Background Extended spectrum beta-lactamases (ESBL) are enzymes produced by gram negative bacilli pathogens (mainly Escherichia coli and Klebsiella pneumoniae) than confer resistance against penicillins, cephalosporins and aztreonam. Persistent exposure to a multitude of beta-lactams has induced dynamic and continuous production and mutation of beta-lactamases. The proper use of antibiotics can help minimise this problem and pharmacists are a key component for the appropriate use of drugs.
Purpose To analyse the relationship between the consumption of carbapenems over time and the incidence of ESBL producing pathogens among the total microbiological samples in a tertiary hospital.
Material and methods We calculated defined daily doses per 1000 patient days (DDD/1000 PD) for carbapenems (including meropenem, imipenem/cilastatin and ertapenem) for every year between 2009 and 2015, according to ATC/DDD-WHO Nordic Council methodology. We recorded the number of isolates of ESBL producing both E coli and K pneumoniae, according to data from the microbiology laboratory. These data were correlated with DDD/1000e of carbapenems through the correlation coefficient r of Pearson. Consistent with the analysis carried out, the level of bilateral statistical significance was 0.01. Analysis of the results was performed using SPSS Statistics IBP-19 version.
Results DDD/1000 PD for carbapenems were 53.4, 58.6, 69.5, 70.9, 59.9, 54.1 and 54.3 in 2009, 2010, 2011, 2012, 2013, 2014 and 2015, respectively.

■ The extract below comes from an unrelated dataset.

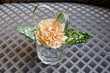 Glass vase with a single orange flower.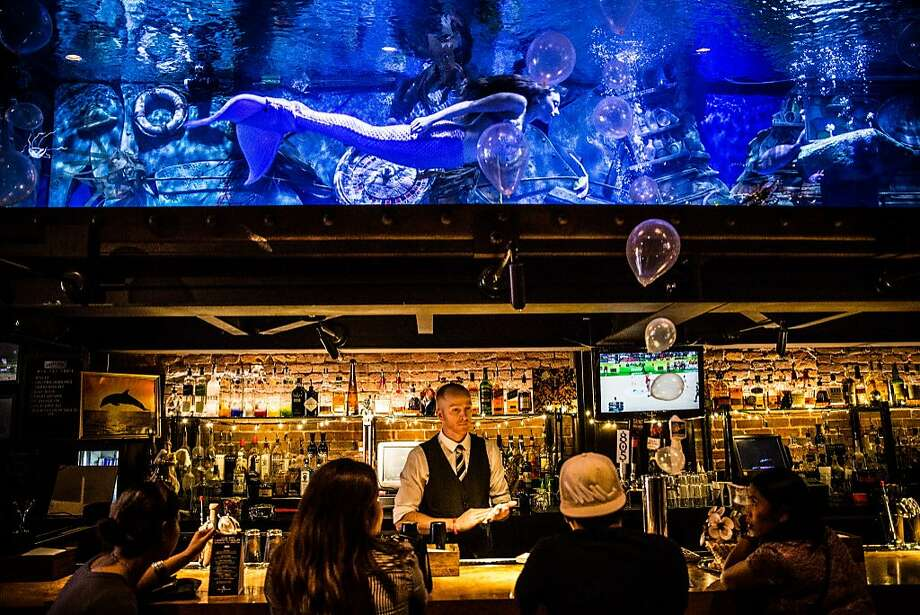 A mermaid swims in the huge aquarium of the Dive Bar in Downtown Sacramento. Photo: Max Whittaker/Prime, Special To The Chronicle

The number of isolates per year of ESBL producing E coli were 173/215/420/383/110/123/99 and the number of isolates per year of ESBL producing K pneumoniae were 23/43/92/140/82/61/47 between 2009 and 2015. The correlation coefficients of the analysis performed between use of carbapenems and the incidence of ESBL producing pathogens were: r=−0.906 for ESBL producing E coli (p=0.005), r=0.880 for ESBL producing K pneumoniae (p=0.009) and r=0.959 for the overall of ESBL producing microorganisms (p=0.001).
Conclusion These results demonstrated a strong positive correlation between antibiotic pressure due to carbapenems and the emergence of ESBL microorganisms. Therefore, it is essential to optimise the use of such broad spectrum antibiotics due to the clinical relevance associated with this type of resistance. An antibiotic prescription programme based on a multidisciplinary approach could improve antibiotic use, and clinical pharmacists have a determining role in this team.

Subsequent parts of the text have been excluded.